Internet and World Wide Web. As early as 1962, John Licklider, computer scientist at the Massachusetts Institute of Technology, proposed an Internet‐like system called the “Galactic Network” that would link
computers around the world and be accessible to everyone. It was not Licklider's vision, however, but the desire of government officials and the
military for a communications network that could survive a nuclear attack that prompted the first practical steps toward what would become the Internet. In December 1969, with funding from the Defense Department's Advanced Research Projects Agency (ARPA), scientists in California and Utah linked computers in four cities with dedicated, high‐speed transmission lines to create the ARPANET. Information passed from site to site in such a way that if some of the sites or the connections between them stopped functioning, the rest of the network would be unaffected.
More and more sites, mainly universities and government laboratories, joined the ARPANET throughout the 1970s, attracted in large part by the ability it gave individuals to exchange electronic messages, or e‐mail. By 1980, a number of networks were in operation, but because they relied on different information‐passing rules, or protocols, they could not communicate with one another. That problem was solved by Robert Kahn of Bolt Beranek and Newman Inc., a Cambridge, Massachusetts, consulting company, and Vinton Cerf at Stanford University, who invented TCP/IP (Transmission Control Protocol/Internet Protocol), a method of exchanging information among networks; by 1983 the various networks had linked up. The Internet was born.
For most of the 1980s, the Internet remained accessible only to computer professionals and those willing to learn the complex commands necessary to traverse it. But in 1989 the British scientist Tim Berners‐Lee at CERN, the European Center for Particle Physics, devised a new protocol for passing information around the Internet. The resulting virtual‐information space, dubbed the World Wide Web by Berners‐Lee, allowed users to move from site to site on the Internet and view whatever information they wished without paying attention to the physical location of the computers holding that information.
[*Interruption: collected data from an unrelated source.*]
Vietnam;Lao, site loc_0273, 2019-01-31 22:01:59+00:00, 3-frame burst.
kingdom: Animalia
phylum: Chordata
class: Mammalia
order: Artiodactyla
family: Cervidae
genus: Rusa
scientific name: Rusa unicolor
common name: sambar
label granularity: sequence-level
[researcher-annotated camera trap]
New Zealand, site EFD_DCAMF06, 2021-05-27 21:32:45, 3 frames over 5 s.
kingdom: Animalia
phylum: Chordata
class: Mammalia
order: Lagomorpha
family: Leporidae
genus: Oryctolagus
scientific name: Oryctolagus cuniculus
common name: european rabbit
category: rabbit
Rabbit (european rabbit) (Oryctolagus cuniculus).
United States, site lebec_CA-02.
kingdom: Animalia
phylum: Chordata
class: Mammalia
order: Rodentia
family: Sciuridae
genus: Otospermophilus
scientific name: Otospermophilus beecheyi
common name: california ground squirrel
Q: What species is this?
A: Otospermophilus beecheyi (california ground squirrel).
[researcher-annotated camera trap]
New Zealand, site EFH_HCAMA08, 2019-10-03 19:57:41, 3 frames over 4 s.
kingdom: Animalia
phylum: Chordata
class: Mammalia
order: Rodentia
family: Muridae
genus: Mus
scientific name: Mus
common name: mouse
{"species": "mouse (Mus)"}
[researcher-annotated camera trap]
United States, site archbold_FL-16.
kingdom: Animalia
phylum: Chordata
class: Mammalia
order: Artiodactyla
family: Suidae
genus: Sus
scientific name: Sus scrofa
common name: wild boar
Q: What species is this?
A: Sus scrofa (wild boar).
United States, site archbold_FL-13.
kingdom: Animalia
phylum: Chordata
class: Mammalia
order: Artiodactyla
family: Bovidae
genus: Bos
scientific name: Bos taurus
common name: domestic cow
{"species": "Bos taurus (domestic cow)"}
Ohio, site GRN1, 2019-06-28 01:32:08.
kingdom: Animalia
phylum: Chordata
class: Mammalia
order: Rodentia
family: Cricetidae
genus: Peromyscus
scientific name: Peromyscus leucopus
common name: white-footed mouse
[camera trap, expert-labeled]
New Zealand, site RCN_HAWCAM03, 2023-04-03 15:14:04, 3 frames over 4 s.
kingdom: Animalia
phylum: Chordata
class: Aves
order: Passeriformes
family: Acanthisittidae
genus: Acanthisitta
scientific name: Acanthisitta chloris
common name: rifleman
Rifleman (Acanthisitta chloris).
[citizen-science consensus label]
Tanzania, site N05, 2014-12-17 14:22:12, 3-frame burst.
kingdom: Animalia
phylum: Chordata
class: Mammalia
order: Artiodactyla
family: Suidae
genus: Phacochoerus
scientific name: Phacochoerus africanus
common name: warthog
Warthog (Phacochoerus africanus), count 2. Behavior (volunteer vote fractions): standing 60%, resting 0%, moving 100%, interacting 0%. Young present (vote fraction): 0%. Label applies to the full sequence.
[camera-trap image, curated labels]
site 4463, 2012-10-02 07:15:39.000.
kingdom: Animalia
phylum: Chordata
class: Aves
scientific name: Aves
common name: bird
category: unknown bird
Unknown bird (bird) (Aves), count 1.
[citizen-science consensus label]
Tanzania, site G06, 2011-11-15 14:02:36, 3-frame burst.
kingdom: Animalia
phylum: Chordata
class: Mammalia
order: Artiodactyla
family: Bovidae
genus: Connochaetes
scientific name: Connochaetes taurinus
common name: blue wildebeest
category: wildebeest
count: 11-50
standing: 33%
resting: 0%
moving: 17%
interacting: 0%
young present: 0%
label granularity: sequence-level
The Internet was opened to commercial use in the early 1990s, and companies began selling access to it and creating software programs tailored to nonscientists. By the end of the decade, the Internet and the World Wide Web had become ubiquitous in the developed world and were spreading into developing countries.
As the twenty‐first century dawned, the Internet promised to reshape society in many ways. A rapidly increasing volume of commerce was being conducted over it, from retail sales and auctions to business‐contract negotiations. For many people, e‐mail had replaced letters and the
telephone for much of their communication with friends and colleagues. Discussion groups that met in electronic “chat rooms” had created new communities of people who might never meet but who shared common interests and bonds. Most significant, the Internet had broadened and quickened the dissemination of information more than anything since the development of the printing press in the fifteenth century, leading to predictions that it could be the most important technological advance in five hundred years.
Bibliography
Katie Hafner and and Matthew Lyons , Where Wizards Stay Up Late: The Origins of the Internet, 1996.
David Barney , Prometheus Wired: The Hope for Democracy in the Age of Network Technology, 2000.